Spatial relation data
————
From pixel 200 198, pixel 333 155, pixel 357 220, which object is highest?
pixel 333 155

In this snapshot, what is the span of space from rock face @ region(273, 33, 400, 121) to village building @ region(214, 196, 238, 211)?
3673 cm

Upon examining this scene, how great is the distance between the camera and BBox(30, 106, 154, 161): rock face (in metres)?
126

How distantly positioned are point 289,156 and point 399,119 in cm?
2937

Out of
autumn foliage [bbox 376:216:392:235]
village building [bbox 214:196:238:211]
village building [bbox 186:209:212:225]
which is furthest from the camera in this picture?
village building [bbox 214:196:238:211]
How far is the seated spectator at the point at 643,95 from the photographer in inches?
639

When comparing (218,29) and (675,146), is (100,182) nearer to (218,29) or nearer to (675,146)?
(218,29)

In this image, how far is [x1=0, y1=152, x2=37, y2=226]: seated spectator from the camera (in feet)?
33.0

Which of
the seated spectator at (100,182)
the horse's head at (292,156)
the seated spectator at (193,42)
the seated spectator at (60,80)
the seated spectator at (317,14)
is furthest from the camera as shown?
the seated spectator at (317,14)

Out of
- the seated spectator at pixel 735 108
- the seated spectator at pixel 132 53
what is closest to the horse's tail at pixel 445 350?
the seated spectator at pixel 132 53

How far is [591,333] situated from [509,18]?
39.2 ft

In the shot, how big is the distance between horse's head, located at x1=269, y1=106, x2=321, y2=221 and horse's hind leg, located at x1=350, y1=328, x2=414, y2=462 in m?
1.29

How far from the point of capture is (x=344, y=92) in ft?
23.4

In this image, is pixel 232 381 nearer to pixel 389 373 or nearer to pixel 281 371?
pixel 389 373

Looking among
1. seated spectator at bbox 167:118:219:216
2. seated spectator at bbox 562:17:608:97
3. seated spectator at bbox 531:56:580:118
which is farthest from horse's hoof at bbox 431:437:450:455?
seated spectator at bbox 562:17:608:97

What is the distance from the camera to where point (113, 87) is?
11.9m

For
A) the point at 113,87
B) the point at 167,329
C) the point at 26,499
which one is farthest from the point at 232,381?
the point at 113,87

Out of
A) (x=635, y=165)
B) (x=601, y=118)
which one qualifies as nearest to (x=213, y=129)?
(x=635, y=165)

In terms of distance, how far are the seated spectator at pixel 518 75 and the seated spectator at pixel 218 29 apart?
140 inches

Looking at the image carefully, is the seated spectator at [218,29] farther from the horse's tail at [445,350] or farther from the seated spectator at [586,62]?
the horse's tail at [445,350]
————
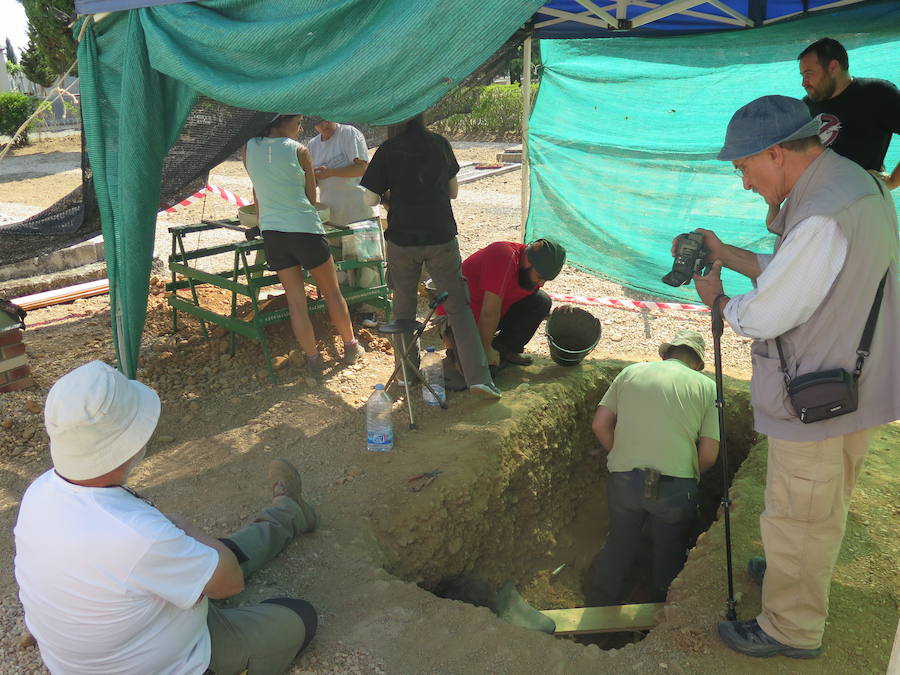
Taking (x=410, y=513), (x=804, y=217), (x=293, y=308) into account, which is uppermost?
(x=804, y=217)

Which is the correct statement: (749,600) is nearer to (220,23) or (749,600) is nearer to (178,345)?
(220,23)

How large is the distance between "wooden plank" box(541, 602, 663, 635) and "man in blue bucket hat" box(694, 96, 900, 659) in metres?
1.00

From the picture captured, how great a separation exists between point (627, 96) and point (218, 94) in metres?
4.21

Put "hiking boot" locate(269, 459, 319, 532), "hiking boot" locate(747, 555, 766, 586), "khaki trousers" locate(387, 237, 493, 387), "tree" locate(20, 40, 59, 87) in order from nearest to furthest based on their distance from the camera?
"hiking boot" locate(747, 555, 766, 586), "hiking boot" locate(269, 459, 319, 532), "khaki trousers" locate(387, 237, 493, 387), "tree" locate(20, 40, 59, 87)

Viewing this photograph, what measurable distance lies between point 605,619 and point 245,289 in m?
————
CHALLENGE
Could you copy out the rows from the line containing "Taking (x=410, y=513), (x=804, y=217), (x=293, y=308)" through the line containing "Viewing this photograph, what", leaving every line unchanged except for adding -69 to each coordinate and distance value in the answers?

OUTPUT OF THE TASK
Taking (x=410, y=513), (x=804, y=217), (x=293, y=308) into account, which is uppermost?
(x=735, y=148)

Which is the correct statement: (749,600) is nearer to (220,23) or (749,600) is nearer to (178,345)?
(151,-46)

How large is the distance between "wooden plank" box(541, 602, 663, 635) and "man in blue bucket hat" box(694, 96, 900, 659) in metres?
-68.00

From the picture captured, how great a separation exists between point (627, 96) and point (218, 94) in metres?
-64.79

Put "hiking boot" locate(269, 459, 319, 532), "hiking boot" locate(747, 555, 766, 586), "khaki trousers" locate(387, 237, 493, 387), "tree" locate(20, 40, 59, 87) in order from nearest to furthest based on their distance from the camera?
"hiking boot" locate(678, 486, 697, 517), "hiking boot" locate(200, 390, 250, 463), "khaki trousers" locate(318, 168, 424, 318), "tree" locate(-49, -29, -10, 18)

Viewing this photograph, what measurable distance lies between point 605,619 and point 245,289 in m?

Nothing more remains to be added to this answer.